• _Exercise task_:
Recast the lines from the one containing "How far from the camera is [0, 65, 24, 242]: framed" through the one containing "2139 millimetres", both included, as a numbered list, omitting any blank lines.
== Given data
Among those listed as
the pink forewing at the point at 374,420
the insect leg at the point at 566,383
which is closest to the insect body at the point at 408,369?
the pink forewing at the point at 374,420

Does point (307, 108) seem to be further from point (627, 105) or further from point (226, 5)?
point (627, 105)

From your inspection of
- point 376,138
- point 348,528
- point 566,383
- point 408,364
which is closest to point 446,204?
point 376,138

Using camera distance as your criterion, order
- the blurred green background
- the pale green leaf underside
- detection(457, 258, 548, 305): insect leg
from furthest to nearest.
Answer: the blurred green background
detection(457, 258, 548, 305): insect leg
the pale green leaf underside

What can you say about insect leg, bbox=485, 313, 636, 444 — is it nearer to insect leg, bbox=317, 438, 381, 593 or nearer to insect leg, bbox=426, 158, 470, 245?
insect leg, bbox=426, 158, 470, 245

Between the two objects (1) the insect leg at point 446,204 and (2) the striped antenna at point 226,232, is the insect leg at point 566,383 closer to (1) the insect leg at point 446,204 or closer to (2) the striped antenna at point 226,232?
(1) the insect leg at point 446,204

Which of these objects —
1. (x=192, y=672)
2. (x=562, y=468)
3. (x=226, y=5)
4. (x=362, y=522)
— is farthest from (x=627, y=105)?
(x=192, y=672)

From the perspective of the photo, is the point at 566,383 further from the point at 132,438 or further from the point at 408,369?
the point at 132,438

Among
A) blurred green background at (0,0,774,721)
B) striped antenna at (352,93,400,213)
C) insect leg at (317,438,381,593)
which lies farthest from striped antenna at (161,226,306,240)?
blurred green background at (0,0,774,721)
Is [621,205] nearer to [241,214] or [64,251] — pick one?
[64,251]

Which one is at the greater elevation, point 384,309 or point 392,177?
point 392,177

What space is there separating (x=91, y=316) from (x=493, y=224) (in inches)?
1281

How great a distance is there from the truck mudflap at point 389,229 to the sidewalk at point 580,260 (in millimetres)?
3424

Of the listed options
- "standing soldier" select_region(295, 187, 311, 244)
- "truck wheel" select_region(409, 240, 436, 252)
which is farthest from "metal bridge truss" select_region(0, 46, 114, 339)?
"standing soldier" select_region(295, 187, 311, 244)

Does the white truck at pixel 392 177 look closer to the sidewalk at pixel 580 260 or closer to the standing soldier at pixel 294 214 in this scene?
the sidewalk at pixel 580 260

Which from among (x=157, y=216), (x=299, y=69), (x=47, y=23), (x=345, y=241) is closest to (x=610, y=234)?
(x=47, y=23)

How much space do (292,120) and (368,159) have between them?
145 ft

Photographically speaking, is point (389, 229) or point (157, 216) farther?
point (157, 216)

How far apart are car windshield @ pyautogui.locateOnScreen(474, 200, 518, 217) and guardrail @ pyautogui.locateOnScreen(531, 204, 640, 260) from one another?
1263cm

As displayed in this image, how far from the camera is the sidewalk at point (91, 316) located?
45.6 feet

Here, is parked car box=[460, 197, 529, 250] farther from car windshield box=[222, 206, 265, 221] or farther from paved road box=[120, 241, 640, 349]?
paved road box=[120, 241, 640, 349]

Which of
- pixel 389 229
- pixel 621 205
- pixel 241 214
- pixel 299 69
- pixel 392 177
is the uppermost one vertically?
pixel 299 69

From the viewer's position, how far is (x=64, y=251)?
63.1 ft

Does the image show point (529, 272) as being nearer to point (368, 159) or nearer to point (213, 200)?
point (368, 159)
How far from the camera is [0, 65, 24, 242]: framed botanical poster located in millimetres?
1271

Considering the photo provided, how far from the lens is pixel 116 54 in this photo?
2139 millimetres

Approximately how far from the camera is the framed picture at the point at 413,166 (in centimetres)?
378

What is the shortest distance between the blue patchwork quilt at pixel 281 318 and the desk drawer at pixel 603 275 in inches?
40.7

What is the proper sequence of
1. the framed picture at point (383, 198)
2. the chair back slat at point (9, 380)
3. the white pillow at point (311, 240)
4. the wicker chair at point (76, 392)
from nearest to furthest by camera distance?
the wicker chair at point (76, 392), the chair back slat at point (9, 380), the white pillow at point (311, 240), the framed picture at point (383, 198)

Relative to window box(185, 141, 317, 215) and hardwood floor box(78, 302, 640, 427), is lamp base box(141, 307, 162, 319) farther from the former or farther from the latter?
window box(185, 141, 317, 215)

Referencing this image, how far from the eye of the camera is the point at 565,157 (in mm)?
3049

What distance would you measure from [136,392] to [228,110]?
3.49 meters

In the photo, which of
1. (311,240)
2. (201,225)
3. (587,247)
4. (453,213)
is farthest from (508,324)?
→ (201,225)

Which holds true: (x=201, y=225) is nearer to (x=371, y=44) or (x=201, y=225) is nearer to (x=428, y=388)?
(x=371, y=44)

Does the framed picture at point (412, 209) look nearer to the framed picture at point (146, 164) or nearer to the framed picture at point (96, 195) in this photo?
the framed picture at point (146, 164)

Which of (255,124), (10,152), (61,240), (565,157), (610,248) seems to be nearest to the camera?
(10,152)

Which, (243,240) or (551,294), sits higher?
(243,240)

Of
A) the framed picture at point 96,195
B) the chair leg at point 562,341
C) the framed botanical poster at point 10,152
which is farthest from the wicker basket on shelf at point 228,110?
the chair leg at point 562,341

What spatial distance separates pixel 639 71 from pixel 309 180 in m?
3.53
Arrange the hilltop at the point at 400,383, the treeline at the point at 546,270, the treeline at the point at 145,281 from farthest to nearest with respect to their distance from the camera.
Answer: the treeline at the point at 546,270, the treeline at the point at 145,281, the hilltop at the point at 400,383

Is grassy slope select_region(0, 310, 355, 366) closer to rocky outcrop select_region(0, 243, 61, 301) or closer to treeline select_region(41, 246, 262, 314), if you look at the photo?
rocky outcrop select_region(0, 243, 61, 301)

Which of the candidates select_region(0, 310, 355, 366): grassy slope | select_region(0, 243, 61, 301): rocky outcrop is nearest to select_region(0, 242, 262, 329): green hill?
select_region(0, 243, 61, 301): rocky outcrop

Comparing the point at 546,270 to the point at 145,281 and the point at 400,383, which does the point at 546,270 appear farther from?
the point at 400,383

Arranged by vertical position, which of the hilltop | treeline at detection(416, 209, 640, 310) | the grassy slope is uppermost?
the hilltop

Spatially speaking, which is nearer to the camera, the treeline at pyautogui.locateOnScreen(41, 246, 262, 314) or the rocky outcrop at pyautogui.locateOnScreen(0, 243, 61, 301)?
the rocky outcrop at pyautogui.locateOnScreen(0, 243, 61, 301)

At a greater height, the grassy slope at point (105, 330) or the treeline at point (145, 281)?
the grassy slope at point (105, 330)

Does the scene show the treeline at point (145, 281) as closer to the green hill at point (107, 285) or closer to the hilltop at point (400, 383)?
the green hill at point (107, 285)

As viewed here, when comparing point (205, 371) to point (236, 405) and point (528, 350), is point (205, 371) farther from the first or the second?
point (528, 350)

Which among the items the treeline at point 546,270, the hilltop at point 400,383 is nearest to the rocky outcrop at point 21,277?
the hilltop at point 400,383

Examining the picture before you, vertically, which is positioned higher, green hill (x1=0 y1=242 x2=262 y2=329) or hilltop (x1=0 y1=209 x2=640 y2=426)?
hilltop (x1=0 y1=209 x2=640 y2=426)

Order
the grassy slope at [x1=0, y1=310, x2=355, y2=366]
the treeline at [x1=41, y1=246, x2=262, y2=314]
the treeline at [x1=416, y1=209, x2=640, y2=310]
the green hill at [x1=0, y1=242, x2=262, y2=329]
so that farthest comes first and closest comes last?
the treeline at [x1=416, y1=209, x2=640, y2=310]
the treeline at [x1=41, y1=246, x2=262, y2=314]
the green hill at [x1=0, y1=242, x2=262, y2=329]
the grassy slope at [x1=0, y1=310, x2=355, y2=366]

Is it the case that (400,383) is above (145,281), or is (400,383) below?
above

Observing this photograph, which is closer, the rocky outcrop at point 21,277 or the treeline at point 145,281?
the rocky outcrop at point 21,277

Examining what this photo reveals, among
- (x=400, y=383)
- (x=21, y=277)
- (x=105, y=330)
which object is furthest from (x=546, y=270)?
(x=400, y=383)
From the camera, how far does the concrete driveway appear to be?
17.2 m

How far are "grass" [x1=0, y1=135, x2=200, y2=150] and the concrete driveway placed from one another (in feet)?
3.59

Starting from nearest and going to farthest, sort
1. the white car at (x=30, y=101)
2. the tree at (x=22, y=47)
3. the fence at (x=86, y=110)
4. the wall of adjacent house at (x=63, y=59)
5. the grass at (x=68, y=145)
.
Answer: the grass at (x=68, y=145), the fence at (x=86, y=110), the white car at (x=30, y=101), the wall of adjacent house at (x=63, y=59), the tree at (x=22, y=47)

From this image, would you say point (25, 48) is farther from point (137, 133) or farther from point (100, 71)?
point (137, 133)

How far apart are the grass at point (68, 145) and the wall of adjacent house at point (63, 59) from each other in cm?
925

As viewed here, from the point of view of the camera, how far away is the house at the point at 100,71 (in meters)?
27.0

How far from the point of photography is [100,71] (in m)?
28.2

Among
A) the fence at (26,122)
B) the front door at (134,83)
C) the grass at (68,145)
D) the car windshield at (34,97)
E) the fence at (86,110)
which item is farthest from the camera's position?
====
• _Finished answer_:
1. How far from the camera is [0, 65, 24, 242]: framed botanical poster located in millimetres?
2. 1271
3. Considering the photo provided, how far from the lens is pixel 116 54 in this photo?
4. 2139 millimetres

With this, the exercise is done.